Atheist students say good morals can ...

Atheist students say good morals can be practiced without a Bible

There are 1166 comments on the The Herald story from Oct 28, 2010, titled Atheist students say good morals can be practiced without a Bible. In it, The Herald reports that:

As its membership rapidly increases, the Secular Student Alliance of ASU, an atheist student organization, works to build a community of people to make Jonesboro a better place through charity work.

Join the discussion below, or Read more at The Herald.

Since: Apr 08

Nottingham, UK

#21 Oct 31, 2010
guest wrote:
<quoted text>
None. They were all theists. Even Hume had to admit that without the existence of God there would be no basis for morality.
Do you agree with that?

What about other religions with commendable morals? Many of which pre-date Christianity.

Or are you claiming that everything that is morally right is in the Christian religion?
EdSed

Glasgow, UK

#22 Oct 31, 2010
I think humanity is witnessing a natural progression. Religion made sense to many people who did not know the world was flat; or that it was not the centre of the universe. Maybe some Jesuits recognised the beginning of the end when they failed to prevent the Bible being translated into native languages, like English. Many people realised it was just another work of man, but it was illegal to say so.

Even in England & Wales, the blasphemy law was only repealed in 2008. The last imprisonment for blasphemy in mainland UK was in 1921. The last person charged was in 1925. Blasphemy as a concept is now redundant.(Call that evolution :-)

This sums up religious attitudes in one newly developed part of the world..
http://www.iheu.org/maldavian-faces-death-%E2...
To me, such a murderous reaction seems fear driven. Fear that Islam is nonsense perhaps?

What is very clear about religion is that it is largely parent given, not god-given.

■ **How to complete this task**
Carry on the comment thread about atheist students and morality from the point where it stops.

■ **Raw data**
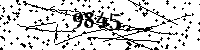Please type the letters and numbers as seen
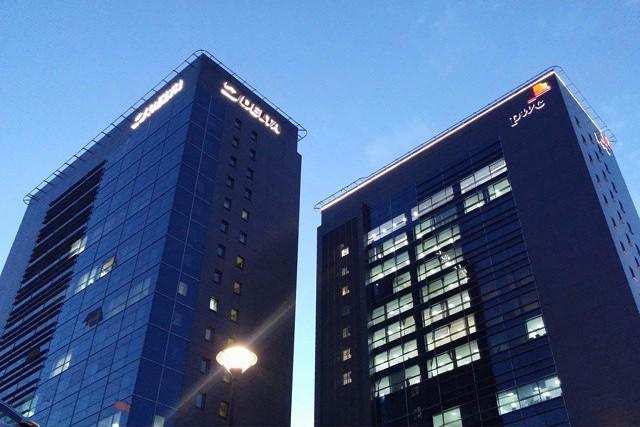 CBQW33EUUAExsQy.jpg:large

■ **Written answer**
People need to start looking where we are going more than where we have been. Ask on what morality can be based and how the people of Earth should be organised. Ask if religion is useful and if nations are the best political units for humanity. Nations may be the only practical unit of organisation for the foreseeable future, but what should ideally constitute a nation? Can we begin to evolve from competitive religions and nations towards a global structure that better serves our future and encourages mutual cooperation, rather than competition or dangerous rivalry?

Globalism and multi-culturalism are descriptions of the status quo, the natural consequences of modern technology, education and communications. We can only influence their nature and development. They are not options we might accept or reject. Nations should be developed as platforms for world-wide co-operation. Such divisions as Muslim or Jewish peoples and lands are historical legacies and problems, not competing cultures worthy of human sacrifices. There are only people and land. If people on Earth beat ourselves up, who cares?

Though very unlikely, Earth could be destroyed by a cosmic event during the next century. An event dangerous to humanity is likely to occur within a few hundred thousand years. These are the threats that humans face, not the extinction of religion. Religion is merely code for superstition. Our unity and ability to co-operate globally might determine our very existence in that time scale.

Belasrius

Since: Dec 09

United States

#23 Oct 31, 2010
guest wrote:
<quoted text>
None. They were all theists. Even Hume had to admit that without the existence of God there would be no basis for morality.
Then you should read about Bertrand Russell.
YEAHMAN

Trumann, AR

#24 Oct 31, 2010
EdSed wrote:
I think humanity is witnessing a natural progression. Religion made sense to many people who did not know the world was flat; or that it was not the centre of the universe. Maybe some Jesuits recognised the beginning of the end when they failed to prevent the Bible being translated into native languages, like English. Many people realised it was just another work of man, but it was illegal to say so.
Even in England & Wales, the blasphemy law was only repealed in 2008. The last imprisonment for blasphemy in mainland UK was in 1921. The last person charged was in 1925. Blasphemy as a concept is now redundant.(Call that evolution :-)
This sums up religious attitudes in one newly developed part of the world..
http://www.iheu.org/maldavian-faces-death-%E2...
To me, such a murderous reaction seems fear driven. Fear that Islam is nonsense perhaps?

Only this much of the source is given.